Si rinnova il sito web degli scavi del Castello di Miranduolo condotto dal L.I.A.A.M. del dipartimento di Archeologia Medievale dell’Università di Siena
Il sito offre l’oramai consueto “giornale di scavo on-line” con aggiornamenti, foto e video caricati in tempo reale, da cui è possibile seguire anche la campagna di scavo 2010 iniziata in questa settimana.
Dal sito:
Scavare castelli significa analizzare una forma insediativa vincente e duratura, a tal punto che chiunque pensi al medioevo, immediatamente focalizza l’immagine di cinte murarie, torri, ponti levatoi, fossati, cavalieri e assedi.
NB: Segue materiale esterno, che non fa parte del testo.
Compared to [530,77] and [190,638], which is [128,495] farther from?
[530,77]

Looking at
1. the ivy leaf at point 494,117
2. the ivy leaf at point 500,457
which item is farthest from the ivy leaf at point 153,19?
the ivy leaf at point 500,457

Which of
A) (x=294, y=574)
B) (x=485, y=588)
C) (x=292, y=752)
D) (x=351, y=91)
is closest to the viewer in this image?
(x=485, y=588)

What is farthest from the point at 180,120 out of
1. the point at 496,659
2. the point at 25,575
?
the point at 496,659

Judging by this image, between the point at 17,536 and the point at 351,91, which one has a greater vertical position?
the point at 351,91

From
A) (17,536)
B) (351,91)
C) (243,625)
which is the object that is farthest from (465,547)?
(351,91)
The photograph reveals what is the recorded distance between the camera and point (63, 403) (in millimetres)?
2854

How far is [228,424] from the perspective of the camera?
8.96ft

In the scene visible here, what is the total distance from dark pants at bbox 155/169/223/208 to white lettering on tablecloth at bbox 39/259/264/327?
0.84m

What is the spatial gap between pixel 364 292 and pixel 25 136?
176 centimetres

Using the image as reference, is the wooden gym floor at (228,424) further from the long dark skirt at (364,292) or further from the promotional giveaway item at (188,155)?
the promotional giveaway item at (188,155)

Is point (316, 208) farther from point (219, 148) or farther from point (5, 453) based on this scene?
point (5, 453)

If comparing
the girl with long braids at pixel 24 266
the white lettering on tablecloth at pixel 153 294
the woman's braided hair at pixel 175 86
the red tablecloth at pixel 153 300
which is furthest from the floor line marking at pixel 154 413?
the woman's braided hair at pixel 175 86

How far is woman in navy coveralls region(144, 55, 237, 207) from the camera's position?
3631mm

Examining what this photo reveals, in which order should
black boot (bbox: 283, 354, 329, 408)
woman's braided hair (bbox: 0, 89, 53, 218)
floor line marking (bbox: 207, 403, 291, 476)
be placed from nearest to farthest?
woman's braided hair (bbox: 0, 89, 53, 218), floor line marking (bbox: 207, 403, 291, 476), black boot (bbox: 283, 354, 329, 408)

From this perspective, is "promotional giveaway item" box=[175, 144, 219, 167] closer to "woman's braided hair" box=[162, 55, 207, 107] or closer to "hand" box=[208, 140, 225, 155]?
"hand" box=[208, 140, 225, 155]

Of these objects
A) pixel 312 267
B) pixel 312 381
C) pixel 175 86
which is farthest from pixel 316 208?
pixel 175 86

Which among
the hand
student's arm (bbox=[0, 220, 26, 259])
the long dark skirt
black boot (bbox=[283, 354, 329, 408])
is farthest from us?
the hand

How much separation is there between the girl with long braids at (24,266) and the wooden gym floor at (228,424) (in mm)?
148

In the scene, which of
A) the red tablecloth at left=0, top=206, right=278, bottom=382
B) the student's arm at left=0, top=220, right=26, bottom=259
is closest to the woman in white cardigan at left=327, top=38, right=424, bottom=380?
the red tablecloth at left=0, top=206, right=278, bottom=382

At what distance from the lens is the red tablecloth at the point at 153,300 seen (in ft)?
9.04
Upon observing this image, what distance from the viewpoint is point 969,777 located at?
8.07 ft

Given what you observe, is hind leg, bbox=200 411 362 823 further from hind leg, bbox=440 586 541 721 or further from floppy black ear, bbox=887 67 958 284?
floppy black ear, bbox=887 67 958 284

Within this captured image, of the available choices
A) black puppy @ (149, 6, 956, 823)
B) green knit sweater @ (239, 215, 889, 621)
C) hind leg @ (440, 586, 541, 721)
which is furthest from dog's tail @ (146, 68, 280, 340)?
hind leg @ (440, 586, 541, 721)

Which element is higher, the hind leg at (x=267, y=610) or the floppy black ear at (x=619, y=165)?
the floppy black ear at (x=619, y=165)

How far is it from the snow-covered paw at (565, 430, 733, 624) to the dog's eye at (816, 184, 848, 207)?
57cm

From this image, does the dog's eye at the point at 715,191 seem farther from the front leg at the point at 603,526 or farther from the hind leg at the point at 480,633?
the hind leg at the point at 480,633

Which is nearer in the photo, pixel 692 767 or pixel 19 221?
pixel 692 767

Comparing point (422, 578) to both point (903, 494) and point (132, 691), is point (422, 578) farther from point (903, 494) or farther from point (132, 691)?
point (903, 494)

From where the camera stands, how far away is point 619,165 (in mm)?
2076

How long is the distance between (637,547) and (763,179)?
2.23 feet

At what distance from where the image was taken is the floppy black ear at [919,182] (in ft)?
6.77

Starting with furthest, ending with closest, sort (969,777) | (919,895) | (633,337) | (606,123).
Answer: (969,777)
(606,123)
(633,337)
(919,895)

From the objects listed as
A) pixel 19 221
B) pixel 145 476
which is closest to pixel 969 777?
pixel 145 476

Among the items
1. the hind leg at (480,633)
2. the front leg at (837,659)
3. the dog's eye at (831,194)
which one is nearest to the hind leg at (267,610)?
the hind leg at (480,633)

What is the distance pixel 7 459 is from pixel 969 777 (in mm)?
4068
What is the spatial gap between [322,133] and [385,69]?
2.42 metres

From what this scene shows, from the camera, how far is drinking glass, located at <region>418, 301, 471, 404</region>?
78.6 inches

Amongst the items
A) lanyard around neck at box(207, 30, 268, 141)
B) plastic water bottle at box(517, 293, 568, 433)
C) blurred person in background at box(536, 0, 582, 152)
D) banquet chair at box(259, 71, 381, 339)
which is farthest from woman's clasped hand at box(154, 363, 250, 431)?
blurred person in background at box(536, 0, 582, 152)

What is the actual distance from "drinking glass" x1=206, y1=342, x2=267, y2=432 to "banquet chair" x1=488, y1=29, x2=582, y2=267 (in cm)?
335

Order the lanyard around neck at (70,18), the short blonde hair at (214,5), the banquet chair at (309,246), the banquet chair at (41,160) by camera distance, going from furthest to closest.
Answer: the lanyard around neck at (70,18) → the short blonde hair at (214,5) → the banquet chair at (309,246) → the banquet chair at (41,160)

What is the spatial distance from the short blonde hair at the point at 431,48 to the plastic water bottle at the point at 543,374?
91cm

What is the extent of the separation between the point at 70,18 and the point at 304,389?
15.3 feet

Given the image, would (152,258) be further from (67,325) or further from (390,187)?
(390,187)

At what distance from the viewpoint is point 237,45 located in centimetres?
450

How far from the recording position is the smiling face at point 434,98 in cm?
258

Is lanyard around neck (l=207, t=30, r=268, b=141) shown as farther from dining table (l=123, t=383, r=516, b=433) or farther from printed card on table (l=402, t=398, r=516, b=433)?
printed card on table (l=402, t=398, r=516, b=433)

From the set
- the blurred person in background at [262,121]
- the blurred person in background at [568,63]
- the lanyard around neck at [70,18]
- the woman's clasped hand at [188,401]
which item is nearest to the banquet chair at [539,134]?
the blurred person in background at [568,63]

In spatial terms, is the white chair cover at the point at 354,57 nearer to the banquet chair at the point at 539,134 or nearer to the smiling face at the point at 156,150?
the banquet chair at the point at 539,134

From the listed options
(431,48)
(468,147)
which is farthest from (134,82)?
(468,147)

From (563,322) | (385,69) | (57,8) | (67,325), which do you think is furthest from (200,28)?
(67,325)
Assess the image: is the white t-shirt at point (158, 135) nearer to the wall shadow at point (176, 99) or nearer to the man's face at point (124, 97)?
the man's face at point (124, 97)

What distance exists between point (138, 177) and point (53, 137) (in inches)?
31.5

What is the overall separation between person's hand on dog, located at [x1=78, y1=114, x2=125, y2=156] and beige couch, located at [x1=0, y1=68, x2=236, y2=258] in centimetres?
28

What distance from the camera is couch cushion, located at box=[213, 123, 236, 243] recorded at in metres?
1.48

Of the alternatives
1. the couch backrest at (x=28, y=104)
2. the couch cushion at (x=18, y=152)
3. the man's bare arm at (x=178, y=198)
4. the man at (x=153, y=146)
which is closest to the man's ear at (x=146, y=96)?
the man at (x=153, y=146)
L’immaginario collettivo individua nel castello una delle icone principali dell’Europa medievale.
Lo scavo di Miranduolo si inserisce nella vasta serie di indagini archeologiche su questa tipologia insediativa, condotte dall’area di Archeologia Medievale dell’Università di Siena nella Toscana centro-meridionale sin dagli anni ’80 del secolo scorso.
Nello specifico, le indagini in Val di Merse avevano già avuto inizio con il progetto Montarrenti, nel comune di Sovicille, coordinato dall’ateneo senese e dall’Università di Sheffield.
Questo cantiere, insieme a quello più o meno contemporaneo della Rocca di Scarlino nel grossetano, ha mostrato come, al di sotto dei depositi castellani, si identifichino sovente storie di vita molto più antiche di quanto testimoniato dai resti monumentali ancora visibili.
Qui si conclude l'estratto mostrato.